Liz and I would likely not be friends -- her determined optimism gets on my nerves. As well, I cannot imagine wanting to meditate in a place where drinks are decidedly NOT served, and am bored senseless with the idea of chanting and getting spiritual-- the heart of the book and her life. This is more my flaw than hers, I readily admit it. She is both lighter and deeper than I am, and both ends of that spectrum took me out of the book's flow.

However, Liz did offer wisdom and her book has stayed with me in ways I didn't expect. She took months off to meditate in an ashram, a real one, the kind you find in India, and she clearly broke through to the very soul of herself. She found the core of the universe. But she also found one truth that resonated deeply and may resonate with anyone who inexplicably cannot see the forest for the trees with men, and who attaches herself to what they colloquially call "bad boys" or at least men bad for her. Because such a thing as hitching yourself to someone bad for you does not actually make sense, there has to be a neurotic reason for it.

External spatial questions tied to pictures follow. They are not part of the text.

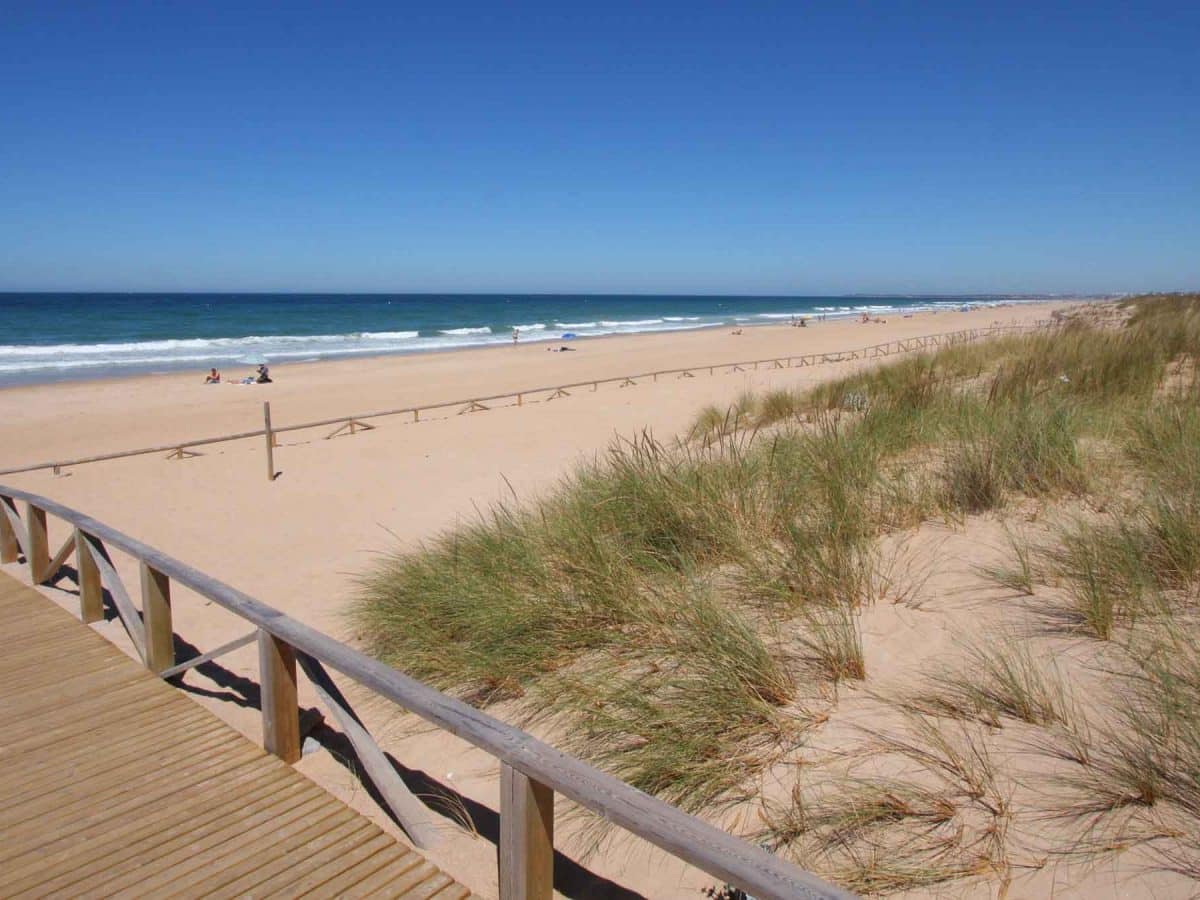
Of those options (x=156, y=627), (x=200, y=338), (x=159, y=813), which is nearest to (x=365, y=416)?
(x=156, y=627)

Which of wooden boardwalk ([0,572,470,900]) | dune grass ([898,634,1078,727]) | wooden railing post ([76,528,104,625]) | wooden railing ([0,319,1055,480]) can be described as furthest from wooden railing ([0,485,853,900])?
wooden railing ([0,319,1055,480])

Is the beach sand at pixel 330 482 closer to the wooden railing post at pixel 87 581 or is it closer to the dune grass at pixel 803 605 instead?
the wooden railing post at pixel 87 581

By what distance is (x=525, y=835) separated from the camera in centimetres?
238

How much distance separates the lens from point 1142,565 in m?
3.57

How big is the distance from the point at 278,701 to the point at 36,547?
155 inches

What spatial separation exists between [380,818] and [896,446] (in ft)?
15.2

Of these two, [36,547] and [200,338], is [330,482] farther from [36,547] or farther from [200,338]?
[200,338]

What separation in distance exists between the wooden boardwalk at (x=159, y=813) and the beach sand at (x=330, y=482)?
1.26 ft

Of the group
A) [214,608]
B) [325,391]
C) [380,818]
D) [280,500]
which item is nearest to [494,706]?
[380,818]

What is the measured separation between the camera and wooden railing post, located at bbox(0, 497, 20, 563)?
6.65 metres

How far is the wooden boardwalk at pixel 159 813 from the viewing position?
2604mm

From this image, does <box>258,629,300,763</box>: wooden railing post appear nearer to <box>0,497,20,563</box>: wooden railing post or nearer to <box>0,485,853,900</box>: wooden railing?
<box>0,485,853,900</box>: wooden railing

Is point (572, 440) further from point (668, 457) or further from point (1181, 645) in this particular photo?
point (1181, 645)

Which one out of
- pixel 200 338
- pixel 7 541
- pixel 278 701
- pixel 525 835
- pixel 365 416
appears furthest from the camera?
pixel 200 338
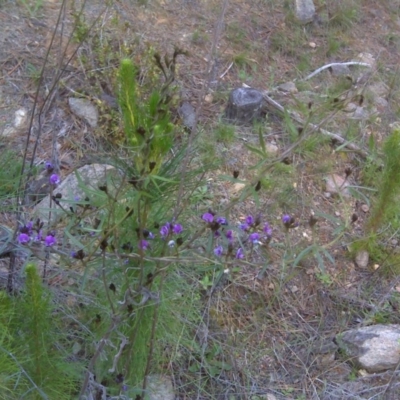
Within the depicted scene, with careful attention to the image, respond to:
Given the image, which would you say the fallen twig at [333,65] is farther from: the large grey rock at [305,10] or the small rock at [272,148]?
the small rock at [272,148]

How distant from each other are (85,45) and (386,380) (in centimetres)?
224

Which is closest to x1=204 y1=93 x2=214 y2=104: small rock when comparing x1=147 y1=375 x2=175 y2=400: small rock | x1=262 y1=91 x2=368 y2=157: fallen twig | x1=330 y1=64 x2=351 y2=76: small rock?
x1=262 y1=91 x2=368 y2=157: fallen twig

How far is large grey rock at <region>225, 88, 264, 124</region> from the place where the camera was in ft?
11.3

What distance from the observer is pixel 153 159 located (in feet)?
4.77

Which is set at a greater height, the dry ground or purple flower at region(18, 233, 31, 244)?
purple flower at region(18, 233, 31, 244)

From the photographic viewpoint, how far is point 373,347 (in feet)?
8.37

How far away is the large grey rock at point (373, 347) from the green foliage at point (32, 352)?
1232 mm

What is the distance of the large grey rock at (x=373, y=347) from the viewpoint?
2.54m

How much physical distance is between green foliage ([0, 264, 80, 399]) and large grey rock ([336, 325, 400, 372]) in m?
1.23

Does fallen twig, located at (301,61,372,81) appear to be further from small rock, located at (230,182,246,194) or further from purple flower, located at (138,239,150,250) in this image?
purple flower, located at (138,239,150,250)

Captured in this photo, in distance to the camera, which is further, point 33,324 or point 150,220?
point 150,220

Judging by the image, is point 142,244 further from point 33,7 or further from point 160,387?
point 33,7

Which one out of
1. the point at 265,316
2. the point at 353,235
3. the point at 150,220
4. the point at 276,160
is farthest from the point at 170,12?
the point at 276,160

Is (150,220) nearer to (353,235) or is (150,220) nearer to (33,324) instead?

What Liz discovered is that she loved most not the man she was with but who he could be-- she loved her vision of him, in other words. This is perilously close to a narcissist who loves only an image. But if I were to be painfully honest I would have to say that I loved who I knew he could be, who he was on the way to becoming....not so much who he reverted to and who he IS, in fact, right this minute. People don't change, anyone will tell you that, but it isn't actually true. People sometimes don't STAY changed, that's the thing.

That I loved someone who no longer exists is not truly a consolation -- it's a death, really, and I grieve it deeply. It is frustrating that he COULD have existed. But that is a selfish thing for me to wish, of course.

Still, for this small piece of insight and small peace of mind, the book was well worth the experience.

2 comments:

Unknown said...

You should be writing a newspaper column, not a blog. Reading books dealing with the agony of unrequited love....there has to be a good list on Amazon somewhere. Of Human Bondage or Satan: His Psythotherapy and Cure by the Unfortunate Dr. Kassler would be what I would suggest. The second book has a scene that is more emotionally wrenching than anything you or I have experienced (I hope).

Unknown said...

You offer a different perspective on the book. Thanks!